Mais la fillette aux joues roses ! C’est elle qui se donnait du mal ! Quel empressement à offrir aux jeunes gens des chaises à hauts dossiers polis ! Quelle vivacité à ranimer le feu ! Elle faillit faire pleurer d’attendrissement Jacob Poot, en plaçant devant lui un énorme morceau de pain d’épice et un broc de bière. Elle rit de bon cœur et secoua gaiement la tête à la vue de l’appétit féroce déployé par les écoliers qui dévoraient le pain d’épice avec la gloutonnerie d’animaux sauvages, tout en essayant de déployer leur savoir-vivre des dimanches. Mais où elle eut la mine déconfite, ce fut lorsque Peter refusa poliment, mais avec fermeté, la choucroute et le pain noir qu’elle leur offrait !

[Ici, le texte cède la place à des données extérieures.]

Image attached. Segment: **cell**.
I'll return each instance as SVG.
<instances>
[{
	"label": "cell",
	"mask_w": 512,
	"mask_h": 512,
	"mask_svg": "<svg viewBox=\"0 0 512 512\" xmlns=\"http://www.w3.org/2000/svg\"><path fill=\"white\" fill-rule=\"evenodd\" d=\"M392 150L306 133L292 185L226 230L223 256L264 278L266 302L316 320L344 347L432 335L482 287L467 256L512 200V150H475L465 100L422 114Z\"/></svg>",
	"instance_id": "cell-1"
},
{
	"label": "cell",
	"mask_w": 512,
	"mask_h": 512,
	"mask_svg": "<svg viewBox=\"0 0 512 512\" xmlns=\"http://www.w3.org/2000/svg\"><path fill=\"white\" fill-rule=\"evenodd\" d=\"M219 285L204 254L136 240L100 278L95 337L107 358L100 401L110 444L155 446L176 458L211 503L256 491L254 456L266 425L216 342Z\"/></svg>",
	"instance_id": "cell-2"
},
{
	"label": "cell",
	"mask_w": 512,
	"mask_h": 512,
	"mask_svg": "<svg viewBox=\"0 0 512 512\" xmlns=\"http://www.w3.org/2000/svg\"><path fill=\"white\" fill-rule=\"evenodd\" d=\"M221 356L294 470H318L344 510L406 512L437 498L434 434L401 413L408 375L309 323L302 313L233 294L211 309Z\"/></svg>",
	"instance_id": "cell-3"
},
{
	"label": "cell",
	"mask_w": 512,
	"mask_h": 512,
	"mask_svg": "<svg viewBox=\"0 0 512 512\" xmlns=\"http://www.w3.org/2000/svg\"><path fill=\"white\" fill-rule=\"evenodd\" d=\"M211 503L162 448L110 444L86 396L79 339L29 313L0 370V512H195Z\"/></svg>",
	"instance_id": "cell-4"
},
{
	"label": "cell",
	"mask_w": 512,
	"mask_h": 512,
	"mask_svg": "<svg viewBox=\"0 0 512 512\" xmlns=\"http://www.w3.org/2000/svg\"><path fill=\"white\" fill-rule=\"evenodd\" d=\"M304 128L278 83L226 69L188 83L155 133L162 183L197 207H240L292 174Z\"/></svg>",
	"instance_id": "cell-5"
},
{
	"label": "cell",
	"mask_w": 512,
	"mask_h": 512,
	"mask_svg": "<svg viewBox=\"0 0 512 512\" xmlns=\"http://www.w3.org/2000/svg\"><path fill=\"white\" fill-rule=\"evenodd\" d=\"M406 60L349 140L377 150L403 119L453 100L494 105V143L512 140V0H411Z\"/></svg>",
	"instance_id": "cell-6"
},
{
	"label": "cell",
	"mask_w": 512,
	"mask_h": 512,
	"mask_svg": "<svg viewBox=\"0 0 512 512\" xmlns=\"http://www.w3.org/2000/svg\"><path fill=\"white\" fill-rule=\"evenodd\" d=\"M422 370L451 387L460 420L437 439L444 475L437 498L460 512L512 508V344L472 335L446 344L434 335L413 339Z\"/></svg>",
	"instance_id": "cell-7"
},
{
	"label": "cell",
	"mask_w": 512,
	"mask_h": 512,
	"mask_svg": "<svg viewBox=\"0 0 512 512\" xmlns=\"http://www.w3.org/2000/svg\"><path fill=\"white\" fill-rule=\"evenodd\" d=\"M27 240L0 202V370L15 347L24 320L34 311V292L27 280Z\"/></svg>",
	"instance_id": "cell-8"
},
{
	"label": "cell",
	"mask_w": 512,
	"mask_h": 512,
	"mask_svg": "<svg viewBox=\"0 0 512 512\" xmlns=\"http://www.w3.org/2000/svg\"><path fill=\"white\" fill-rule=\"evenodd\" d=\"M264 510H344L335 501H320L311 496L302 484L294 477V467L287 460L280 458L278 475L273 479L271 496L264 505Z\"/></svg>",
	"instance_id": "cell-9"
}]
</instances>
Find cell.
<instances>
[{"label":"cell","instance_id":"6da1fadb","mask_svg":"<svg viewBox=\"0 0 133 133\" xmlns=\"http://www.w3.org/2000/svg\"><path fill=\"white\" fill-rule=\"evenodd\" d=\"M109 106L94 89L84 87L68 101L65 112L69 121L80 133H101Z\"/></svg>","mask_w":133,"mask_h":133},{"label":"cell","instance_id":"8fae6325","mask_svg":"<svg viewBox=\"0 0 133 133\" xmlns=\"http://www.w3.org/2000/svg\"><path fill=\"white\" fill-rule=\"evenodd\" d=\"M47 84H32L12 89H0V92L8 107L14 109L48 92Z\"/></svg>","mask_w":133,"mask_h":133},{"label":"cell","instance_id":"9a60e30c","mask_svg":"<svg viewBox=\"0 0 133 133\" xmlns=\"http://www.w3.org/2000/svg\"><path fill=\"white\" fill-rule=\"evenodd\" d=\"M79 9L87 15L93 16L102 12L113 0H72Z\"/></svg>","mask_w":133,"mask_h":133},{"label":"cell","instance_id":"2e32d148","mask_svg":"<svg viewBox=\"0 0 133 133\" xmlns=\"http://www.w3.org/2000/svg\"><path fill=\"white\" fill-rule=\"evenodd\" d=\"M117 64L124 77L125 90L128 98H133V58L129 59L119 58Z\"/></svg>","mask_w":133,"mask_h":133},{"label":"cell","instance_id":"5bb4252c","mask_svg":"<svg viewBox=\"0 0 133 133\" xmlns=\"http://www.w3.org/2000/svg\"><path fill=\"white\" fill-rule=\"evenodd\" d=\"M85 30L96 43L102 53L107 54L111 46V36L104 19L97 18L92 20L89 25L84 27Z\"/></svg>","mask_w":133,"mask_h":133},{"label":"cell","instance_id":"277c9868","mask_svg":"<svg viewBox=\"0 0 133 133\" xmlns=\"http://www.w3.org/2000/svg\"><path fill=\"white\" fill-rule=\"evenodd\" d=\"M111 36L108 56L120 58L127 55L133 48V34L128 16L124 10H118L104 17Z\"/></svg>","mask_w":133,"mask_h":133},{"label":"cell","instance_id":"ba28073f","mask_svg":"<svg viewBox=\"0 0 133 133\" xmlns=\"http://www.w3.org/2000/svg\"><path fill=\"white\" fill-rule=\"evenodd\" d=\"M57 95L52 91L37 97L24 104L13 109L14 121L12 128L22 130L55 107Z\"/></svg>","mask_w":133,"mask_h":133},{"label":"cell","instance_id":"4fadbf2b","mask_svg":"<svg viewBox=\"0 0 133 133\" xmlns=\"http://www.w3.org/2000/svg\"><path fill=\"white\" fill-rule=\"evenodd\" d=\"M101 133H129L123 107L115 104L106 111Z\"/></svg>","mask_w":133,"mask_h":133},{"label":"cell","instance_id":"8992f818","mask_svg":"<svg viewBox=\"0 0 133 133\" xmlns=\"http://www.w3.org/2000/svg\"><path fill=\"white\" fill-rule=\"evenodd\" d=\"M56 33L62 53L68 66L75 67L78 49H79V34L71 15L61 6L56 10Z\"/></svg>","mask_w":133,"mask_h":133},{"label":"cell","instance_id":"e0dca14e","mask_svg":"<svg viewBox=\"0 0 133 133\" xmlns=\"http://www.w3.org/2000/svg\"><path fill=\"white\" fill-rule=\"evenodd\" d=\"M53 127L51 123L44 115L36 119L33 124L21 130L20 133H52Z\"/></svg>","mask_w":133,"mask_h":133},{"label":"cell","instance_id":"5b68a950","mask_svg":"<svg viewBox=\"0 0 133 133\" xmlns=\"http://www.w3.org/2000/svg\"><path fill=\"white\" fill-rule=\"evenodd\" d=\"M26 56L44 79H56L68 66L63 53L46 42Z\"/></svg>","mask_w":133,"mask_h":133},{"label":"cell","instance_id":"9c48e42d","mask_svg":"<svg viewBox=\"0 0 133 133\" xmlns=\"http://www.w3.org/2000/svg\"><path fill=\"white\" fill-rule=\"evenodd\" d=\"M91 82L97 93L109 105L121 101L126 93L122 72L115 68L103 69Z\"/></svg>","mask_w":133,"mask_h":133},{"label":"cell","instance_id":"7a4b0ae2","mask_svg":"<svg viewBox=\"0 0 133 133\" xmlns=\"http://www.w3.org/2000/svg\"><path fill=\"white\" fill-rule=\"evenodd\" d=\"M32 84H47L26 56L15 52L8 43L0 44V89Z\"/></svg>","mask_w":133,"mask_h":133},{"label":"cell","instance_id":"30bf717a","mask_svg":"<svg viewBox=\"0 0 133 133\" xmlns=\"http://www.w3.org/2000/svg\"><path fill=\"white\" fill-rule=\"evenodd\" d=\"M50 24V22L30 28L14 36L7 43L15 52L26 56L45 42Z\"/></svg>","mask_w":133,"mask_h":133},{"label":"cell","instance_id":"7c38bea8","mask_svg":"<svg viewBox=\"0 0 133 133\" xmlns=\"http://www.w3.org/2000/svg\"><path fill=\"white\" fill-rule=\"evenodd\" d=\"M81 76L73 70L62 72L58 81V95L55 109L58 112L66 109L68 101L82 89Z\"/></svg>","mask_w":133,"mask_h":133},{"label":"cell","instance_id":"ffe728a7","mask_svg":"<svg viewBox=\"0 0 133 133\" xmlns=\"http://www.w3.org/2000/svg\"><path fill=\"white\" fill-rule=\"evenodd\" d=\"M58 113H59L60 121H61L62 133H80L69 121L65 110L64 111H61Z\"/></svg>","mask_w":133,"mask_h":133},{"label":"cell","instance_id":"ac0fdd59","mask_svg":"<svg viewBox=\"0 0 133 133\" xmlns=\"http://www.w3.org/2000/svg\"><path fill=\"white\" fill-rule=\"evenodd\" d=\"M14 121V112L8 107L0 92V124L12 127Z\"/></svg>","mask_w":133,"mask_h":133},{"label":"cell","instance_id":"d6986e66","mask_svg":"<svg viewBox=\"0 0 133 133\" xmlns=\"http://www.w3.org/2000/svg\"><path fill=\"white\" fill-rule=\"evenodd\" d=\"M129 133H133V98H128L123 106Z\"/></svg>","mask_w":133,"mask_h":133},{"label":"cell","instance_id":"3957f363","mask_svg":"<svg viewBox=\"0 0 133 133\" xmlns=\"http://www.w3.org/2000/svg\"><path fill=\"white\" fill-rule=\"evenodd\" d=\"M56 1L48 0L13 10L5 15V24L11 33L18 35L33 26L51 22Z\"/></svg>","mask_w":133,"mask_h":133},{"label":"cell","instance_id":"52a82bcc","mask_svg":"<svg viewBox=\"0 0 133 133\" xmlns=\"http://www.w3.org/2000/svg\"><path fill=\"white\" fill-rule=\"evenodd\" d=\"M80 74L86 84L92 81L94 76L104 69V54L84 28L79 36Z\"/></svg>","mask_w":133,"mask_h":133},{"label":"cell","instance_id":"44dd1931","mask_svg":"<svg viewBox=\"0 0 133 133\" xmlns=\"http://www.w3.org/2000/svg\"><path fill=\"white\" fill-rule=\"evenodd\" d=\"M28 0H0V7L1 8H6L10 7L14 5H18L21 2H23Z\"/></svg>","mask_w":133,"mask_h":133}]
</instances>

Pour se consoler sans doute, elle tira la mitaine de Poot, déchirée au pouce et se mit à la raccommoder sous ses yeux, cassant le fil avec ses blanches dents et disant, tout en le mordillant, au bon garçon tout confus d’être l’objet d’une si gentille attention : « Ce sera plus chaud, Mynheer. » Finalement elle donna une poignée de main à chacun des jeunes gens, et demandant d’un regard à l’automate femelle sa permission, elle insista pour qu’ils remplissent leurs poches de pain d’épice.